_Exercise:_ Please reproduce the records, starting at their beginning and going on through the line that contains "86.5 inches", with both ends included. Leave the pictures out.

Excerpts from a spatial dataset:
>>>
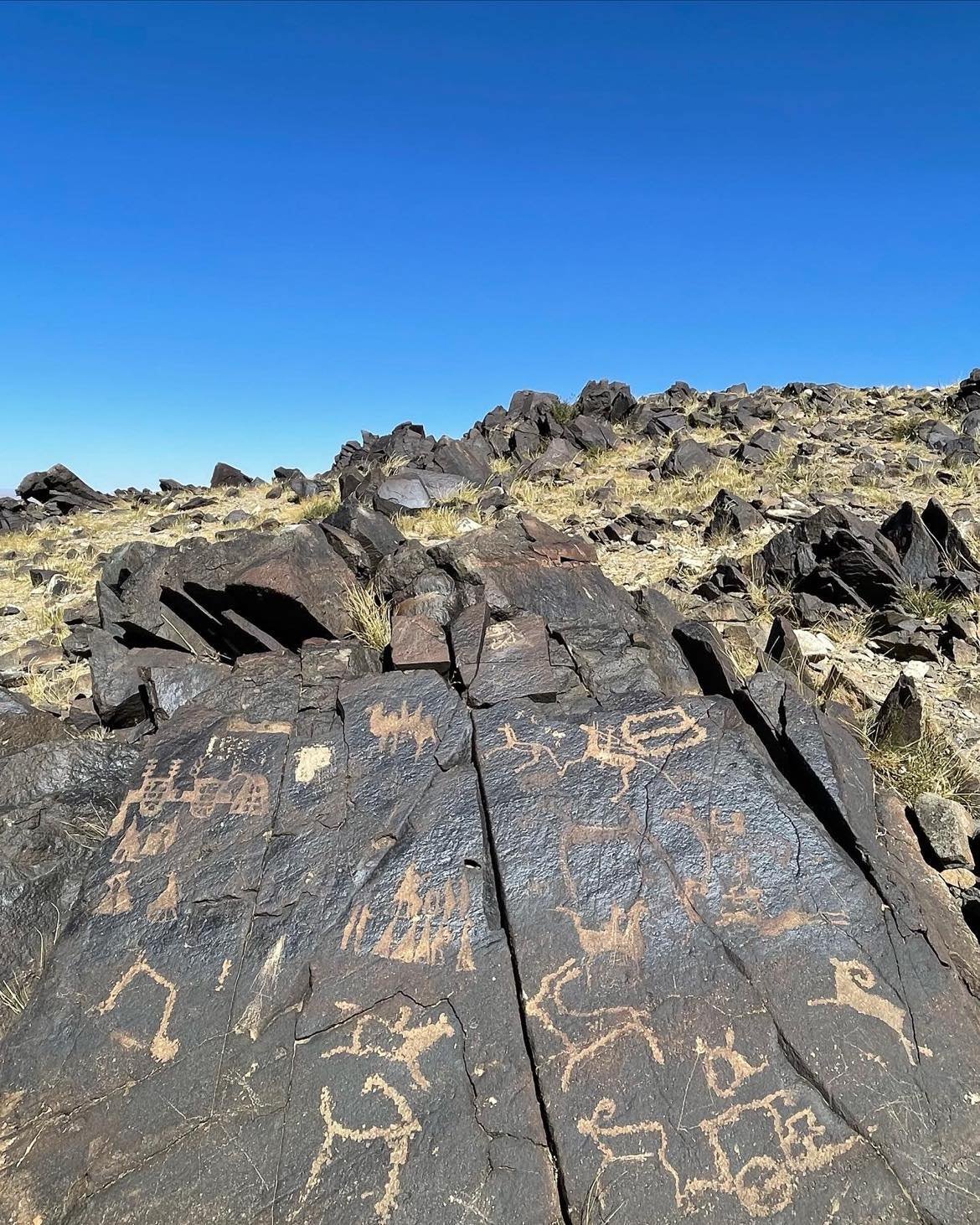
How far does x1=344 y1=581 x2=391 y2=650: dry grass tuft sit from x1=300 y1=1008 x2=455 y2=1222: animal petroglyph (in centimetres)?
277

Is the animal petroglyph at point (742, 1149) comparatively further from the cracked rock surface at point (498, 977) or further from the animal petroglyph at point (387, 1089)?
the animal petroglyph at point (387, 1089)

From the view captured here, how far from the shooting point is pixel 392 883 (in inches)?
119

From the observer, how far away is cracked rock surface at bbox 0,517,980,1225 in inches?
86.5

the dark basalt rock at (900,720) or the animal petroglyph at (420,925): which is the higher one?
the dark basalt rock at (900,720)

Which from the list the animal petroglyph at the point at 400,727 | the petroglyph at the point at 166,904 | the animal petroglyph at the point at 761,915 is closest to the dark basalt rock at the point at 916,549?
the animal petroglyph at the point at 761,915

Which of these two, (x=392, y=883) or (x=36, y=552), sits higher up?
(x=36, y=552)

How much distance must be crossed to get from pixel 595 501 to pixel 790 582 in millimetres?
4528

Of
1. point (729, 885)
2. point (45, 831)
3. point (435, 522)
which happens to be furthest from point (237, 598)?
point (435, 522)

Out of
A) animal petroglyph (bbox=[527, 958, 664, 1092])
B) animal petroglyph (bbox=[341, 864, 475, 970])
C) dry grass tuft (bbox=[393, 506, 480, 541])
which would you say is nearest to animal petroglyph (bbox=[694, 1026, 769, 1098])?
animal petroglyph (bbox=[527, 958, 664, 1092])

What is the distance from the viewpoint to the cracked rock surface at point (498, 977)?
86.5 inches

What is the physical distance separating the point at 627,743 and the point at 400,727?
1.23m

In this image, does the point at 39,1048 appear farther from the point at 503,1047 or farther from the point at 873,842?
the point at 873,842

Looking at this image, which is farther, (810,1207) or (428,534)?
(428,534)

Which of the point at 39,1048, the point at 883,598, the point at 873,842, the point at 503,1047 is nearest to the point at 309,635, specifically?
the point at 39,1048
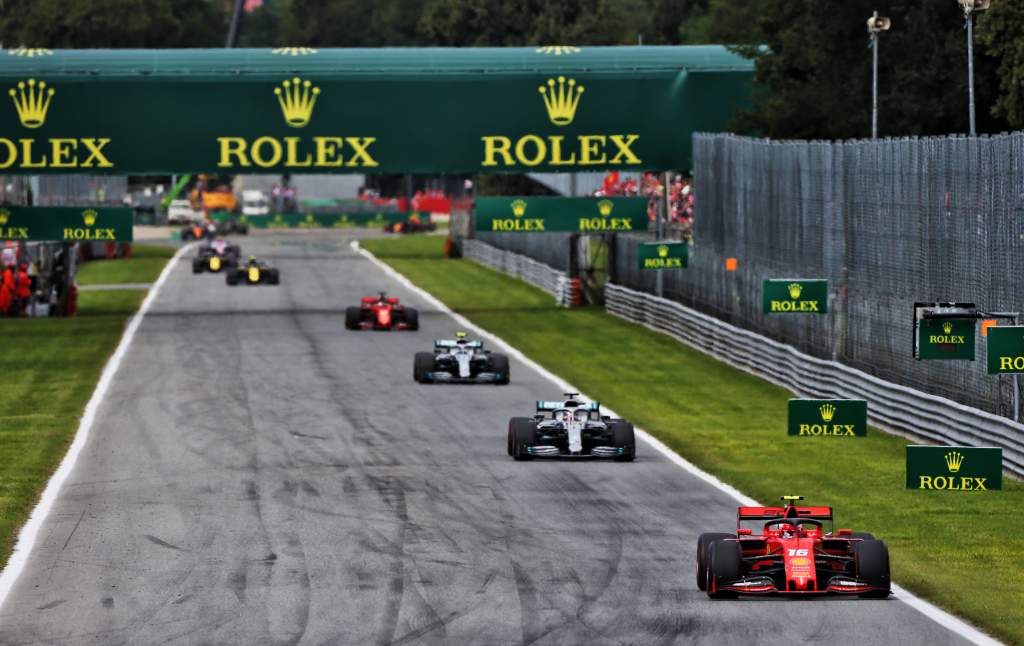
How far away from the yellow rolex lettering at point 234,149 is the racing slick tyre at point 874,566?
125ft

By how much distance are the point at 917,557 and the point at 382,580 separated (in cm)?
524

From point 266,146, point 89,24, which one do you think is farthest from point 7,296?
Answer: point 89,24

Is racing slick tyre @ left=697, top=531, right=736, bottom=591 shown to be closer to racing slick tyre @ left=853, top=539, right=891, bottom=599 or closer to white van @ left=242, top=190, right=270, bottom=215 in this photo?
racing slick tyre @ left=853, top=539, right=891, bottom=599

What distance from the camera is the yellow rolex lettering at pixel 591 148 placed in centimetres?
5412

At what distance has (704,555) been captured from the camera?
692 inches

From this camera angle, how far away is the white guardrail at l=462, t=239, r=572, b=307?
200 ft

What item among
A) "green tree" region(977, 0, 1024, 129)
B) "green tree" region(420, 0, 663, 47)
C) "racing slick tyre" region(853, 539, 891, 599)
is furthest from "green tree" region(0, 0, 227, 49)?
"racing slick tyre" region(853, 539, 891, 599)

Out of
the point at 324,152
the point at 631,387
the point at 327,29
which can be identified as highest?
the point at 327,29

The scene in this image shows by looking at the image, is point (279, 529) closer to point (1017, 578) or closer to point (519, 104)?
point (1017, 578)

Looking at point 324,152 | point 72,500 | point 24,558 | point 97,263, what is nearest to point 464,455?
point 72,500

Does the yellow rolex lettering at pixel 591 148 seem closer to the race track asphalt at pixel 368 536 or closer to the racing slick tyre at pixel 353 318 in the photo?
the racing slick tyre at pixel 353 318

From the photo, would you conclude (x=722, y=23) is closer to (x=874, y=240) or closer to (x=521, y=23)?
(x=521, y=23)

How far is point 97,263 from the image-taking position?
284 ft

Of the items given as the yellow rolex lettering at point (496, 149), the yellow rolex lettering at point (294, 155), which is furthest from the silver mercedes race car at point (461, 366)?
the yellow rolex lettering at point (496, 149)
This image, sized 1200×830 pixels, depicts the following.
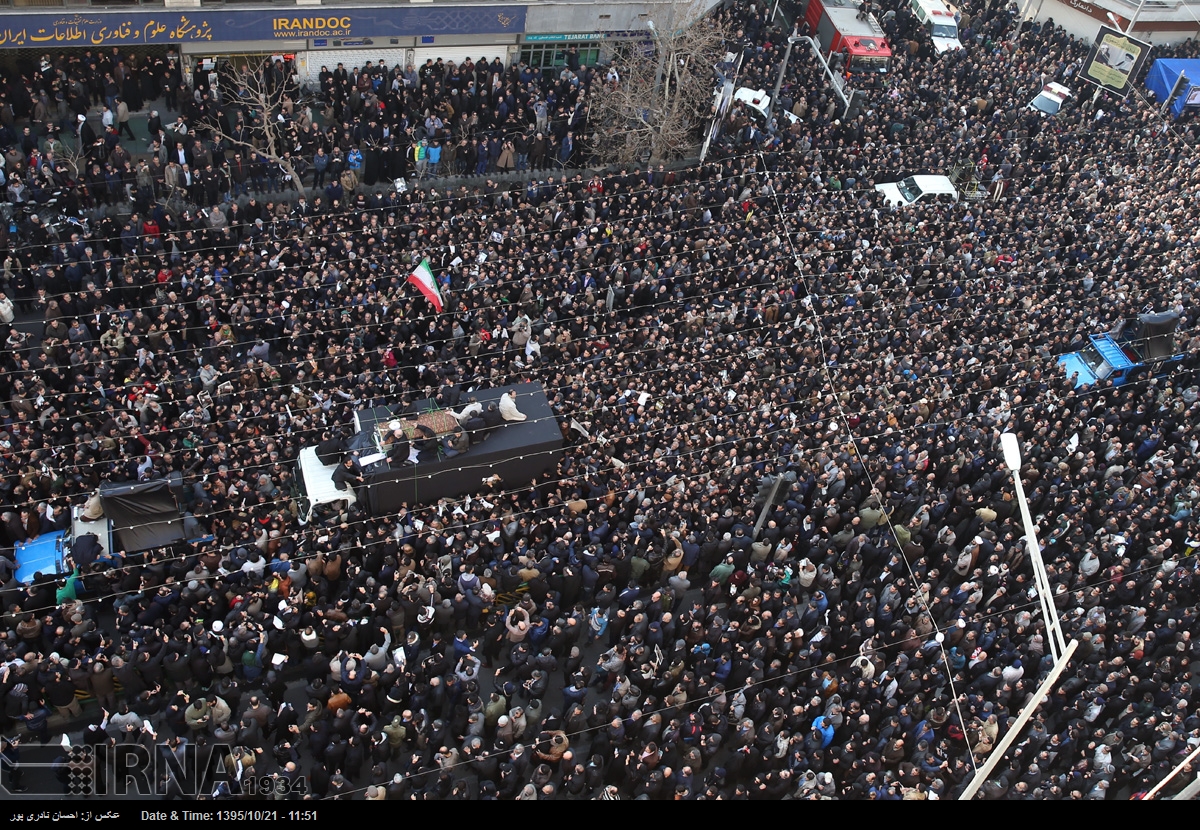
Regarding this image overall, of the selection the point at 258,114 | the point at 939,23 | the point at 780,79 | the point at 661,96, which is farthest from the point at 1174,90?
the point at 258,114

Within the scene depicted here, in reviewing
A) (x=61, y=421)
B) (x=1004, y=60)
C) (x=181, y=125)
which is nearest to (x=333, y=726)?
(x=61, y=421)

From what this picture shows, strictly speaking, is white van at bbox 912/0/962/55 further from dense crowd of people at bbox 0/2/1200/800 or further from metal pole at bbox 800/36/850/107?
dense crowd of people at bbox 0/2/1200/800

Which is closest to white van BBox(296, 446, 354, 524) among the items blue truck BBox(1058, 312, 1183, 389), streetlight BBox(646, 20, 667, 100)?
streetlight BBox(646, 20, 667, 100)

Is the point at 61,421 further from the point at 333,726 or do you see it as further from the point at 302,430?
the point at 333,726

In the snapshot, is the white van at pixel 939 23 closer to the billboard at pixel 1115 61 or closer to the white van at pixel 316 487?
the billboard at pixel 1115 61

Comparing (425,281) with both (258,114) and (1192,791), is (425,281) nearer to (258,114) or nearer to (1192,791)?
(258,114)

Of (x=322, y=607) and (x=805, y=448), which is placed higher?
(x=805, y=448)
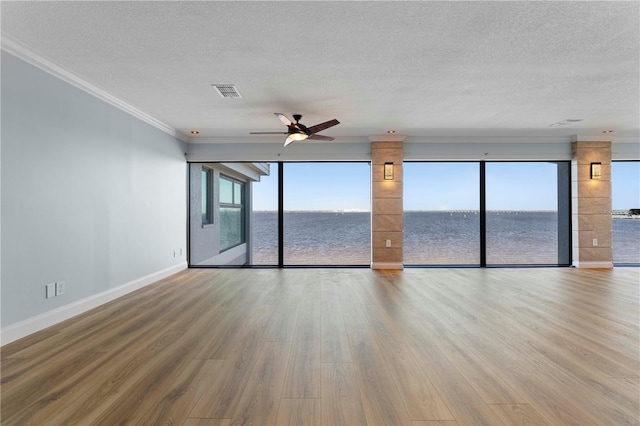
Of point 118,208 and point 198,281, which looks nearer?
point 118,208

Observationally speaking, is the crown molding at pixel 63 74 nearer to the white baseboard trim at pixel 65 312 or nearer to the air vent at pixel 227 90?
the air vent at pixel 227 90

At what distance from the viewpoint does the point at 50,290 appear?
2.97 m

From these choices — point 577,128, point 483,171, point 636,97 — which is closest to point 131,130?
point 483,171

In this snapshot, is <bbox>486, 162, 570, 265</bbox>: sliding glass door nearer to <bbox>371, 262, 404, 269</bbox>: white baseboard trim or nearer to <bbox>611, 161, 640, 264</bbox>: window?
<bbox>611, 161, 640, 264</bbox>: window

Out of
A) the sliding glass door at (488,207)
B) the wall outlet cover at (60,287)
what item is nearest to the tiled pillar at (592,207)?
→ the sliding glass door at (488,207)

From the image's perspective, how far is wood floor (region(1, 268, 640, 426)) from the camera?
5.44 feet

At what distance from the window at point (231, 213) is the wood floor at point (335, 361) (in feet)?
13.8

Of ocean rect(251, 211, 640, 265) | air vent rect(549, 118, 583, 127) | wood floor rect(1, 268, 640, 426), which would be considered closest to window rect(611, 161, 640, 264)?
ocean rect(251, 211, 640, 265)

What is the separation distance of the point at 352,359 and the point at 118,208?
359 cm

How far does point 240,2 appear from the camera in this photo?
2.08m

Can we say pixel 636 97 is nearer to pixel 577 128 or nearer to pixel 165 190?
pixel 577 128

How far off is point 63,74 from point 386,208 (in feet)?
16.4

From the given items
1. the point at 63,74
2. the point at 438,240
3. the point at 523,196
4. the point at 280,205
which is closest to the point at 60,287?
the point at 63,74

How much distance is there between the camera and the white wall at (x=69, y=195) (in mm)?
2625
<<<
_Exercise response:_
How far does x1=344 y1=581 x2=391 y2=650: dry grass tuft sit from x1=300 y1=1008 x2=455 y2=1222: animal petroglyph (in centimetres)?
277

Is the animal petroglyph at point (742, 1149) comparatively further from the cracked rock surface at point (498, 977) or further from the animal petroglyph at point (387, 1089)?
the animal petroglyph at point (387, 1089)

From the view captured here, how far from the shooting point is pixel 392 883 (in inches)?
119

From the observer, how far away is cracked rock surface at bbox 0,517,980,1225 in inches?
86.5

the dark basalt rock at (900,720) or the animal petroglyph at (420,925): which is the higher one?
the dark basalt rock at (900,720)

Which from the list the animal petroglyph at the point at 400,727 | the petroglyph at the point at 166,904 | the animal petroglyph at the point at 761,915 is closest to the dark basalt rock at the point at 916,549?
the animal petroglyph at the point at 761,915

Which of these two, (x=392, y=883) or (x=36, y=552), sits higher up?
(x=36, y=552)

How much distance must be crossed to get from pixel 595 501 to pixel 790 582 in millimetres?
4528

Of
1. point (729, 885)
2. point (45, 831)
3. point (435, 522)
which happens to be furthest from point (237, 598)?
point (435, 522)

Out of
A) animal petroglyph (bbox=[527, 958, 664, 1092])
B) animal petroglyph (bbox=[341, 864, 475, 970])
C) dry grass tuft (bbox=[393, 506, 480, 541])
which would you say is nearest to animal petroglyph (bbox=[694, 1026, 769, 1098])?
animal petroglyph (bbox=[527, 958, 664, 1092])

What is the distance from the viewpoint to the cracked rock surface at point (498, 977)?
86.5 inches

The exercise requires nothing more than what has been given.